“Good-night, boy! See you to-morrow,” exclaimed Fenton hurriedly. Then he walked onward alone.
“I went there,” he was saying to himself, “to get a line on the youngster’s affair. But the cold, hard fact is that I forgot all about him.”...
At that same moment Percy-Bartlett and Buchanan Budd were smoking their good-night cigars together at the club.
“It is really too bad,” Budd was saying, “that the newspapers have been able to print so much scandal about our set. But I suppose there is no way to prevent it.”
“But there is a way,” returned Percy-Bartlett almost sternly. “What we need in the inner circle is more heroism and less heroics. If noblesse oblige means anything at all in these days, it demands of those who live up to its behests that they be self-contained, not hysterical. There is no necessity for a domestic tragedy getting into print if the man or woman who is wronged is fundamentally worthy of a place in the most select coterie on earth.”

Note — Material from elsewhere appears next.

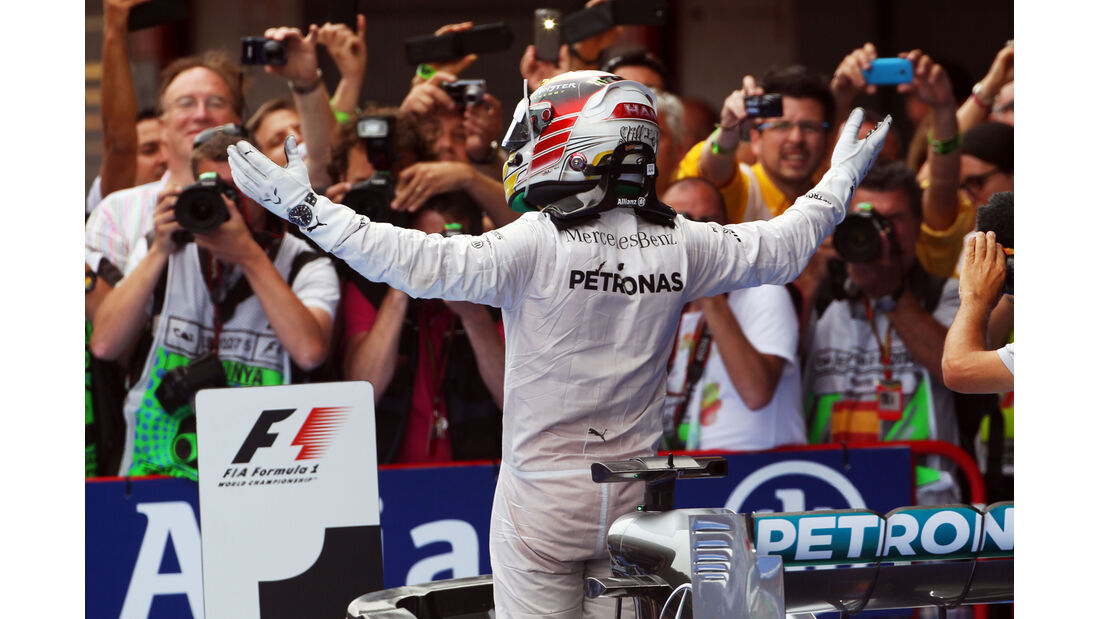 Lewis Hamilton - GP Spanien 2014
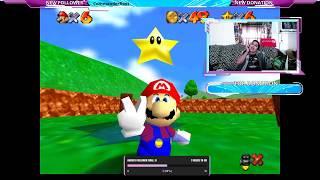 Best of Twitch 8/18 | Super Mario 64 pt. 1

“You would rather wink at crime than have the public gossip about you, then?” asked Budd.
“I would—a thousand times!” answered Percy-Bartlett, throwing away his cigar and saying “good-night” cheerily.
CHAPTER X.
“I am not in the mood for listening to the confessions of a frivolous boy,” remarked John Fenton, looking up from his desk in the city room of the Trumpet at Richard Stoughton on the afternoon following Mrs. Percy-Bartlett’s musicale.